Facing Backlash, Unilever Nixes Netherlands Move


Unilever PLC has nixed its plans to move the company’s headquarters from London to the Netherlands, reports MarketWatch.

The decision comes after “mounting opposition from some of its largest investors;” according to the publication, a number of big institutional investors said they would oppose the plan at a shareholder meeting in late October 2018. Unilever would have lost its place in the U.K.’s FTSE 100 index, which would force some investors to sell.

Related: Unilever Offers Details on Dutch Move

Major investors including Aviva, M&G, Legal & General, Schroders, Lindsell Train, Columbia Threadneedle and Royal London Asset Management all said they planned to vote “no.” Together, they own around 10% of the company.

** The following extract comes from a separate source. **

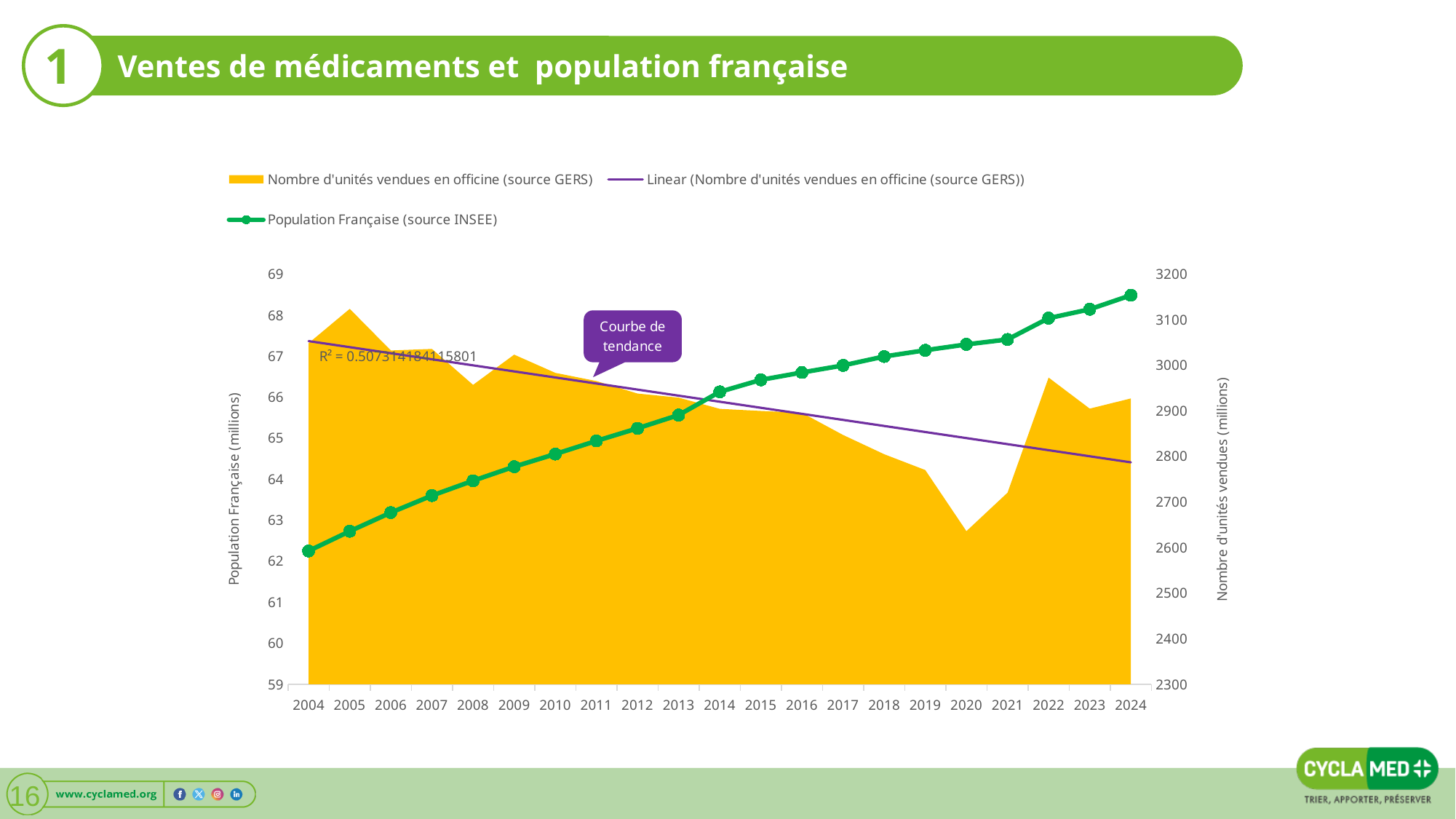
In which year is the 'Nombre d'unités vendues en officine' value lowest? 2020 Does the 'Population Française (source INSEE)' series rise or fall from 2004 to 2024? rise What R² value is printed on the chart for the trend line? R² = 0.507314184115801 In which year is the 'Nombre d'unités vendues en officine' value highest? 2005 How many series does the chart legend list? 3 Is the 'Population Française' value for 2004 greater or less than 63? less How many years are shown on the x axis of the chart? 21 Which year has the larger 'Nombre d'unités vendues en officine' value, 2005 or 2020? 2005 Is the 'Nombre d'unités vendues en officine' value for 2020 greater or less than 2700? less What kind of chart is used for the 'Population Française (source INSEE)' series? line chart Does the linear trend line for 'Nombre d'unités vendues en officine' rise or fall from 2004 to 2024? fall In which year is the 'Population Française' value lowest? 2004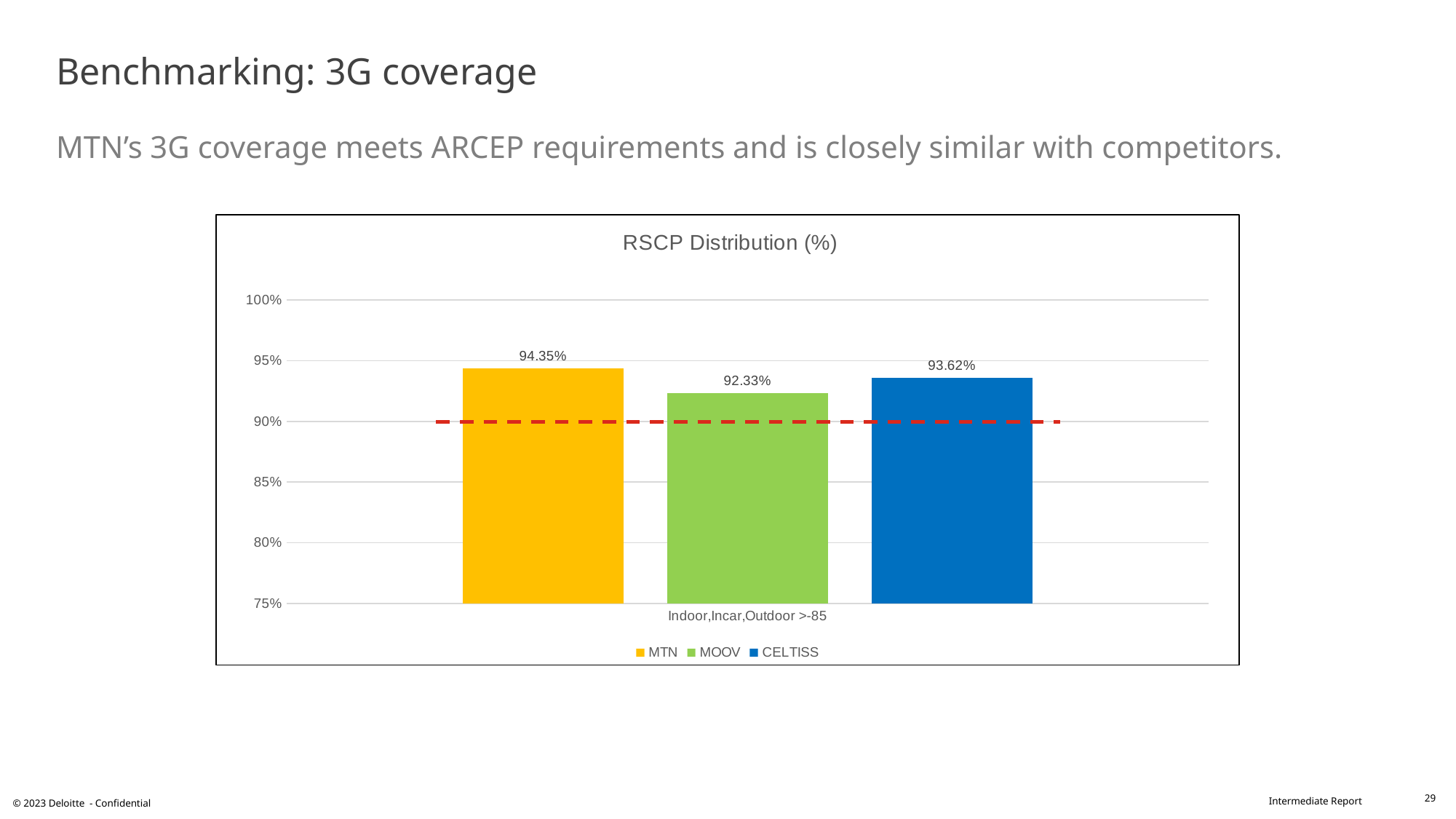
What is the difference between the CELTISS and MOOV values? 1.29% Which is larger, the value for MTN or the value for CELTISS? MTN Which operator has the highest RSCP Distribution value? MTN How many series does the legend list? 3 What is the value for CELTISS in the RSCP Distribution chart? 93.62% What kind of chart is shown on the slide? Bar chart What is the difference between the MTN and MOOV values? 2.02% What is the value for MTN in the RSCP Distribution chart? 94.35% Which operator has the lowest RSCP Distribution value? MOOV What is the title of the chart? RSCP Distribution (%) What is the value for MOOV in the RSCP Distribution chart? 92.33% Is the value for MOOV greater or less than 90%? greater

Some private shareholders had also voiced anger at the move. Due to a rule requiring a “yes” vote from more than 50% of those voting—no matter how big their stake—a single owner or just one share is as crucial as a major investor.

In a statement on the withdrawal, the company said it still thinks simplifying its structure was in its best long-term interests. It will now consider next steps.

The consolidation was the “swan song” of departing chief executive Paul Polman; some analysts predict that the move will accelerate leadership changes at Unilever, which is already on the hunt for Polman’s successor.